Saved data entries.
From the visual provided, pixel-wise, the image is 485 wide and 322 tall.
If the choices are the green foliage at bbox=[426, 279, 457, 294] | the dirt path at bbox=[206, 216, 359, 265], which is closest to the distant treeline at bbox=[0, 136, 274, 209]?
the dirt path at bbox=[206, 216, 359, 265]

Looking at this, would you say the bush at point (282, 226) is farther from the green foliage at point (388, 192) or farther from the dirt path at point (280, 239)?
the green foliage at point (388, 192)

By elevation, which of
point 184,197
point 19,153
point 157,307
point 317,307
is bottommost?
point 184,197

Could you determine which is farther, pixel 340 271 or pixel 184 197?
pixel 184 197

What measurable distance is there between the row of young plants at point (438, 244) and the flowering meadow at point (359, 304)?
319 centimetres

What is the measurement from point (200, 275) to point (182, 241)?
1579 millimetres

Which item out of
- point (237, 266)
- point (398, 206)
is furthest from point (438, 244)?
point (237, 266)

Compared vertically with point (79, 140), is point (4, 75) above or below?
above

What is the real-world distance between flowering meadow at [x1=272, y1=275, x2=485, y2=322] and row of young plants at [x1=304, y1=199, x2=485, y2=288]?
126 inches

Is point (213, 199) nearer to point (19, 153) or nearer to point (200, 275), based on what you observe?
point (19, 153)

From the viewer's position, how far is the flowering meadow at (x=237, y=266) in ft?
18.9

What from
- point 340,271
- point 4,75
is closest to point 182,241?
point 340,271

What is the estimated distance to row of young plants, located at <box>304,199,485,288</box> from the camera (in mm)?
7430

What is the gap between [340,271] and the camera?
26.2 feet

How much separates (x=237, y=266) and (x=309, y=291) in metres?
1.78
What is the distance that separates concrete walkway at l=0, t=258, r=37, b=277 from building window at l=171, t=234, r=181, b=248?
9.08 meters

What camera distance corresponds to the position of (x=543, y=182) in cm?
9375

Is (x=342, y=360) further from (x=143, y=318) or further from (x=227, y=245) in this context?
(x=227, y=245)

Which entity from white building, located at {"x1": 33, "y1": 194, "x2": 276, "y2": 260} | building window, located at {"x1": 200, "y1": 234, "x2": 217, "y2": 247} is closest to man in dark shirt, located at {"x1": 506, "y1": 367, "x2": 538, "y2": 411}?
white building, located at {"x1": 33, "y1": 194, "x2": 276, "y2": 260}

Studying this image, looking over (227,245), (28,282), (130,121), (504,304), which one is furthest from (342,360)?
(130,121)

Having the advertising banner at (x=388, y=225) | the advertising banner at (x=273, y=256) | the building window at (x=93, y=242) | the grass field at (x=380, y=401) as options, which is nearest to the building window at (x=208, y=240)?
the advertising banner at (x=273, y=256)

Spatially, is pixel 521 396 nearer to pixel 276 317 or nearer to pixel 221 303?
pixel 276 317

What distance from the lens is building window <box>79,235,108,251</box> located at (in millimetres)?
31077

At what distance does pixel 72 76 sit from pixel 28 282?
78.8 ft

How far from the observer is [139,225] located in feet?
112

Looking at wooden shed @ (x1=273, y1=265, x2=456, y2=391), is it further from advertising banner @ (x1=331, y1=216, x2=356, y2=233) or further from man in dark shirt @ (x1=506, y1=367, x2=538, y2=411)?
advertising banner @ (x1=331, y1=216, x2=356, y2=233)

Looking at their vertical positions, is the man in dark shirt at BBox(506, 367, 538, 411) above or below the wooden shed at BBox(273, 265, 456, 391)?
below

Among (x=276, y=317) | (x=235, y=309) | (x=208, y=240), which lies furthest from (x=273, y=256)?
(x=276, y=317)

What to produce. Only the lines from the one containing "What is the gap" to the end of the data should be printed, exactly as they stand.

Solution to this problem.
What is the gap between [340,271] and the camera?
26.2 feet

How much separates (x=237, y=266) and (x=309, y=291) in metres?
1.78
What is the distance that separates concrete walkway at l=0, t=258, r=37, b=277 from building window at l=171, t=234, r=181, b=248?
9.08 meters

What camera distance corresponds to the position of (x=543, y=182) in cm?
9375

Is (x=342, y=360) further from (x=143, y=318) or further from (x=227, y=245) in this context?
(x=227, y=245)

Which entity from white building, located at {"x1": 33, "y1": 194, "x2": 276, "y2": 260} | building window, located at {"x1": 200, "y1": 234, "x2": 217, "y2": 247} is closest to man in dark shirt, located at {"x1": 506, "y1": 367, "x2": 538, "y2": 411}?
white building, located at {"x1": 33, "y1": 194, "x2": 276, "y2": 260}

Studying this image, looking over (227,245), (28,282), (130,121), (504,304), which one is furthest from (342,360)?
(130,121)

Having the advertising banner at (x=388, y=225) | the advertising banner at (x=273, y=256) | the building window at (x=93, y=242) | the grass field at (x=380, y=401) as options, which is nearest to the building window at (x=208, y=240)?
the advertising banner at (x=273, y=256)

Spatially, is pixel 521 396 nearer to pixel 276 317 or nearer to pixel 221 303?
pixel 276 317

What distance from the lens is building window <box>79,235,108,251</box> located at (in millimetres)?
31077

At what distance does pixel 72 76 sit from pixel 28 282?
78.8 ft

How far from the observer is [139,225] located in feet?
112

Looking at wooden shed @ (x1=273, y1=265, x2=456, y2=391), is it further from advertising banner @ (x1=331, y1=216, x2=356, y2=233) or further from man in dark shirt @ (x1=506, y1=367, x2=538, y2=411)?
advertising banner @ (x1=331, y1=216, x2=356, y2=233)

Looking at their vertical positions, is the man in dark shirt at BBox(506, 367, 538, 411) above or below the wooden shed at BBox(273, 265, 456, 391)?
below

Among (x=276, y=317) | (x=235, y=309) | (x=208, y=240), which lies furthest from (x=273, y=256)?
(x=276, y=317)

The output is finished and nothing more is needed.